At 13,000 feet I wasn't sure if I could continue. Everytime I needed to yell to my mom to slow down or hold on I felt as though I was hyperventilating. Tears rolled down my face under the balaklava as I couldn't catch my breath long enough to feel like I was getting air. I hoped nobody could tell I was crying under my breath as I tried to yell/explain to my mom that I couldn't breathe. I was slightly panicked and frustrated. My mom asked, "do you know how to pressure breathe?" I responded, with an exasperated, "no". She yelled back, "take a deep breath in and a deep breath out." Her advice helped calm me down so I could catch a breath and get back into a breathing pattern. I felt like a major wuss, but I knew I wasn't one. I knew I could do the climb. I was strong, but I felt incredibly vulnerable. I couldn't seem to control my emotions.
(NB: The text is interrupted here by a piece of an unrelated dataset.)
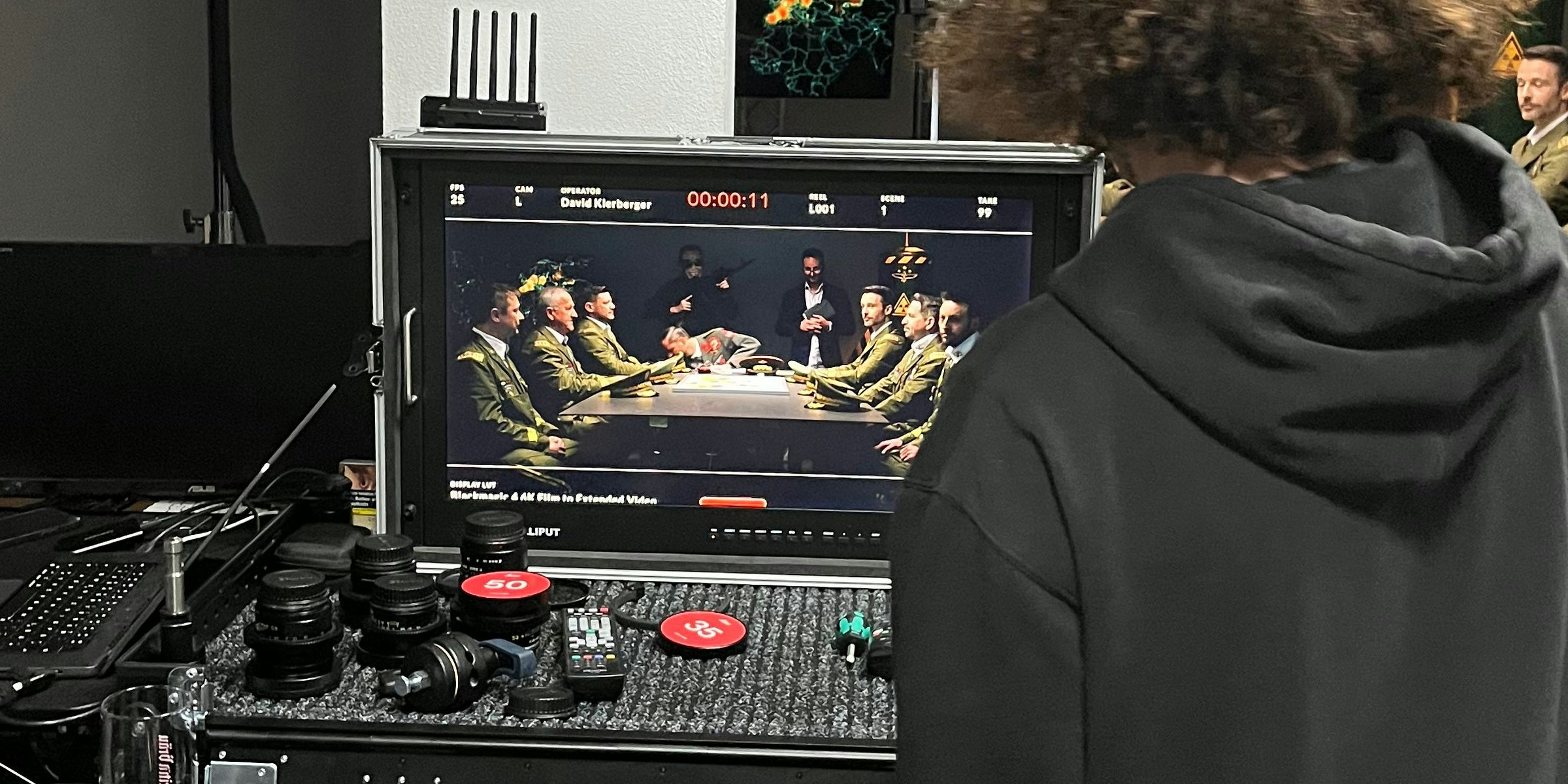 Matthias Strolz und DJ Jurt Razelli rappen über den Zustand der Welt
My mood was turning for the worst and I was getting bitter with each step mainly, because I couldn't breathe and we had hit six inches of fresh powder; I couldn't sink my crampons into the ice and all I could think of was falling and that was it, I was pulling the whole team down with me. Tonya kept giving me words of encouragement. "You are doing great Fawn. Just keep it up." At 13,300 feet (6 hours of climbing. We were making extremely good time), the clouds were quickly rolling in. My mom asked if I wanted to continue. I could see the summit. It was right above us and I swear if my arms were a couple hundred feet longer I could touch it. I pointed to a turn in the path that was 500 feet ahead. I said, "lets get to that turn and assess the weather and how I feel. We are so close." My mom agreed and just as quick as she agreed she said, "I think we should turn around. We are headed into a white out. The clouds headed this way are both white out and 100 mph winds."

Steps we encountered. There should only be two trails of steps. One for up and one for down (photo taken on rest day.